Extrait de page
━━━━━━━━━━━━━━━━

Minimalisme intermédia
Phill Niblock : au cœur du son
Entretien avec Phill Niblock, Paris, 29 mars 2008
Compositeur majeur du courant minimaliste new-yorkais, Phill Niblock n’en finit pas de faire résonner ses drones entêtés et entêtants aux quatre coins de la planète. Sur la route huit mois par an, le compositeur et vidéaste posera ses valises à Nantes, jeudi prochain, pour une soirée de performance au Musée des Beaux-Arts. Fragil l’a rencontré.
Dans le monde musical, Phill Niblock est un transfuge. Contrairement à ses pairs, les quatre pères fondateurs du courant minimaliste La Monte Young, Terry Riley, Steve Reich et Philip Glass, qui ont tous reçu une éducation musicale académique, Phill Niblock avoue n’avoir jamais été intéressé par une telle formation. C’est d’ailleurs l’image, et en particulier la photographie, “quelque chose de très naturel pour moi”, qui lui a d’abord permis d’assouvir sa soif créatrice.

━━━━━━━━━━━━━━━━

Données fournies

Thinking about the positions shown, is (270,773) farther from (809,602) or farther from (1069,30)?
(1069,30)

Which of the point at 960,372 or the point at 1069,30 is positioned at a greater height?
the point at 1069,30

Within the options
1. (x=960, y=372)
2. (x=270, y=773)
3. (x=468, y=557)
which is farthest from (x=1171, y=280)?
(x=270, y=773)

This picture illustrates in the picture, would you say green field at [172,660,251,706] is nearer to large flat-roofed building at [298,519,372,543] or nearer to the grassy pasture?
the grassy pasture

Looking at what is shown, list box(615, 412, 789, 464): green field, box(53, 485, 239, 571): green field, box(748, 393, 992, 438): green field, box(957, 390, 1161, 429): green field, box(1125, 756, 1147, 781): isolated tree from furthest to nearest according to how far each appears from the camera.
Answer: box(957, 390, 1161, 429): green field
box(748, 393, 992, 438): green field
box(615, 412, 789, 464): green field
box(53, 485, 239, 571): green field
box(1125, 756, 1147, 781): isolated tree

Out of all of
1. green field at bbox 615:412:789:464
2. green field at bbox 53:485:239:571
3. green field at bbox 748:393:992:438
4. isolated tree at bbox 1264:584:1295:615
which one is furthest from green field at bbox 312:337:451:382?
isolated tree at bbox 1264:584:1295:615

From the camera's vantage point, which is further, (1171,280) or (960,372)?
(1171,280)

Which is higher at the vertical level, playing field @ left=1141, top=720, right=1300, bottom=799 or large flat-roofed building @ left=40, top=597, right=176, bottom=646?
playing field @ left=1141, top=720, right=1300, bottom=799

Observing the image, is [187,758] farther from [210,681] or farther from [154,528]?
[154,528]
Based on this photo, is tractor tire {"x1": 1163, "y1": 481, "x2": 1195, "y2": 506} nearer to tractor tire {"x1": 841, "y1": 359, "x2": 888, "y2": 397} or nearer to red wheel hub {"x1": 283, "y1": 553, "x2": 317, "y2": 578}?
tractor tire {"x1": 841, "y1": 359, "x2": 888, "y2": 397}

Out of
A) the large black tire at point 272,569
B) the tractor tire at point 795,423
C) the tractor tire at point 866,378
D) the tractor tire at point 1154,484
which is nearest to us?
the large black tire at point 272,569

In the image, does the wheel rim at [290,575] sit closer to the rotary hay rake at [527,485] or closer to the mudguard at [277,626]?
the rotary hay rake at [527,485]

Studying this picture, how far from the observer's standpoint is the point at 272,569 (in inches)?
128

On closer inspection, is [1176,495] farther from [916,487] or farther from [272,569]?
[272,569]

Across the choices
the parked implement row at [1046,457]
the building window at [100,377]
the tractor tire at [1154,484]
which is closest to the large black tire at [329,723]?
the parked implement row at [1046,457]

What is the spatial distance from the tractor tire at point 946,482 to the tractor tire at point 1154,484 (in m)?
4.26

━━━━━━━━━━━━━━━━

Exercices à faire
A. Recopiez mot pour mot l'extrait sur Phill Niblock entre « Dans le monde » et « sa soif créatrice. », ces mots compris.
B. D'après l'extrait sur Phill Niblock, ces affirmations sont-elles justes ? Répondez par oui ou non et citez à l'identique les mots qui tranchent.
(i) Phill Niblock a reçu une éducation musicale académique.
(ii) Il passe huit mois par an sur la route.
(iii) Sa soirée à Nantes se tient au Musée des Beaux-Arts.
Les données fournies ne servent pas dans ce travail.

Réponses aux exercices
A.
Dans le monde musical, Phill Niblock est un transfuge. Contrairement à ses pairs, les quatre pères fondateurs du courant minimaliste La Monte Young, Terry Riley, Steve Reich et Philip Glass, qui ont tous reçu une éducation musicale académique, Phill Niblock avoue n’avoir jamais été intéressé par une telle formation. C’est d’ailleurs l’image, et en particulier la photographie, “quelque chose de très naturel pour moi”, qui lui a d’abord permis d’assouvir sa soif créatrice.

B.
(i) Non : « Phill Niblock avoue n’avoir jamais été intéressé par une telle formation »
(ii) Oui : « Sur la route huit mois par an »
(iii) Oui : « pour une soirée de performance au Musée des Beaux-Arts »